Il y a de plus en plus d'enfants et d'adultes autistes au Québec. La ministre déléguée à la Santé et aux Services sociaux, Véronique Hivon, n'hésite pas à qualifier le phénomène de tsunami qui allonge encore plus les listes d'attente dans les services de réadaptation.

«Il y a une augmentation de la prévalence de l'autisme qui est très, très importante. Ça double depuis dix ans à chaque quatre ans. On est à 1% des enfants chez qui on diagnostique un trouble du spectre de l'autisme. Le boum est plus important dans certaines régions», a-t-elle affirmé au cours d'une entrevue au Soleil.

Les données de la Régie des rentes quant au nombre d'enfants déclarés handicapés pour un trouble envahissant du développement confirment l'énorme vague. En 2005, on comptait 3473 jeunes de moins de 18 ans qui recevaient un supplément mensuel. Sept ans plus tard, ce chiffre a bondi à 7330 enfants.

Selon la Dre Chantal Caron, chef du programme autisme à l'hôpital Rivière-des-Prairies, à Montréal, ce bilan est encore plus lourd. Il n'inclut pas tous les enfants autistes. «La Régie ne remet pas en question les diagnostics. Elle a augmenté ses critères pour donner le supplément parce qu'il y avait beaucoup de demandes et que le budget était serré», a-t-elle avancé.

Meilleur dépistage

À son avis, plusieurs facteurs expliquent la hausse fulgurante des cas d'autisme, dont un meilleur dépistage. Auparavant, les autistes étaient davantage associés à de la déficience intellectuelle. «On les dépiste plus facilement parce qu'on est plus aguerri. Nos CLSC, CSSS et les écoles sont plus éveillés sur l'autisme. En plus, les critères diagnostiques des psychiatres ont été élargis», a expliqué la médecin. La Dre Caron a travaillé pendant 17 ans à l'hôpital du Sacré-Coeur à Québec avant de se diriger dans la métropole.

Elle croit par ailleurs que les intervenants sont plus portés à référer les enfants en autisme étant donné qu'il y a plus de services qu'en déficience intellectuelle. Depuis quelques années, des jeunes avec des troubles de langage sont maintenant considérés comme autistes.

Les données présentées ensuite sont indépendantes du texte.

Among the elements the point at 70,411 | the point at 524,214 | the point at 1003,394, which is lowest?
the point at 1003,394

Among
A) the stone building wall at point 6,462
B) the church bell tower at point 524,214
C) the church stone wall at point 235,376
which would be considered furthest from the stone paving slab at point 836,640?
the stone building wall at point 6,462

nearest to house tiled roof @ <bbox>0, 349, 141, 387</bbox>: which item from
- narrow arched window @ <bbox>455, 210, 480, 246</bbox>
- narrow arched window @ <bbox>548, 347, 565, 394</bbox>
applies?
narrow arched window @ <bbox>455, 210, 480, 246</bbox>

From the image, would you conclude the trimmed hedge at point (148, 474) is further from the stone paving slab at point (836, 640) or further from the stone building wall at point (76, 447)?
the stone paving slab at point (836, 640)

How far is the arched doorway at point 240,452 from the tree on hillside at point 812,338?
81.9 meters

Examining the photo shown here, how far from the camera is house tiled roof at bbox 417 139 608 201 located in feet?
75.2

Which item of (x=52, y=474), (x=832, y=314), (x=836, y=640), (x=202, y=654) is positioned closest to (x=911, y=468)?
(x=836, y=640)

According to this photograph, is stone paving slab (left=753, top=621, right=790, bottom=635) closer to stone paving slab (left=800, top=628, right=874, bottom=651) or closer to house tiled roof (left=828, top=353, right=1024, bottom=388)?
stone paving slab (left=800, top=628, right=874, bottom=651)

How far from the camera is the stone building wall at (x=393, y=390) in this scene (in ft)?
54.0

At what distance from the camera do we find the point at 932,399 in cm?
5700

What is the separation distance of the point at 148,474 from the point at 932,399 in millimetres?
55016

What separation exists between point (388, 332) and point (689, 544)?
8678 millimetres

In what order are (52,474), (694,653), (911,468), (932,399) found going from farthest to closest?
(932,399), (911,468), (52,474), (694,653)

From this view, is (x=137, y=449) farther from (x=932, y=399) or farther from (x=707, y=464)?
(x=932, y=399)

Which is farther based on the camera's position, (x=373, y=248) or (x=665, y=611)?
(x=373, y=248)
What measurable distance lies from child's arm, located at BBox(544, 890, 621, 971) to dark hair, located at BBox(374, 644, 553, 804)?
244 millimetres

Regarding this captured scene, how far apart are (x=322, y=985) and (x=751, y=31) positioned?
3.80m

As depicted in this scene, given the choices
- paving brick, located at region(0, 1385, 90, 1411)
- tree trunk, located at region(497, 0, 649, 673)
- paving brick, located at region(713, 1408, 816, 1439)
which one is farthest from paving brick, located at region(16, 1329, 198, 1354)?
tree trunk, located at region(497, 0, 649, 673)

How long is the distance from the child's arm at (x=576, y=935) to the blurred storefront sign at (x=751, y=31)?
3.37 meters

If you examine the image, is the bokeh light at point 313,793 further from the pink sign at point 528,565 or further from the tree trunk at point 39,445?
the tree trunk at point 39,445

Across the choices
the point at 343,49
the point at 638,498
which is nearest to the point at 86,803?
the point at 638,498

«On n'a pas de facteurs environnementaux qui ont été mis en évidence actuellement pour expliquer l'augmentation. Il y a eu l'époque, vers 2000 où un charlatan avait dit que c'était le mercure contenu dans un vaccin qui causait l'autisme. On a compris par la suite que c'était un charlatan. Malheureusement, cela a eu tout un impact négatif parce que les parents n'ont pas fait vacciner leur enfant», a déploré la Dre Caron.

Une priorité pour la ministre

La ministre Hivon entend multiplier les efforts pour réduire les listes d'attente pour des services aux enfants et aux adultes autistes. «Pour moi, c'est une priorité, pour ne pas dire une obsession. On ne peut pas revirer la situation en 48 heures, mais je vois des améliorations encourageantes avec de meilleures pratiques», a-t-elle affirmé.

Elle a rappelé les constats dévastateurs contenus dans le dernier rapport du vérificateur général sur les lacunes importantes dans la gestion des services aux autistes. «On a ramassé une situation où les mesures n'ont pas été mises en place pour prévoir ce qui s'en venait. J'ai l'impression que dans les dernières années, on essayait de sous-estimer le problème. Aujourd'hui, il n'y a rien de tout ça qui est sous-estimé.»

À son avis, des changements doivent être apportés afin que les intervenants passent moins de temps à la gestion de cas. De plus, la ministre estime que la part des ressources accordée aux troubles graves de comportement est disproportionnée. «On ne niera jamais que l'argent peut améliorer les choses, mais je pense aussi que les manières de faire, la performance, l'efficacité dans l'intervention, sont aussi des manières de réduire les délais d'attente», a-t-elle soutenu.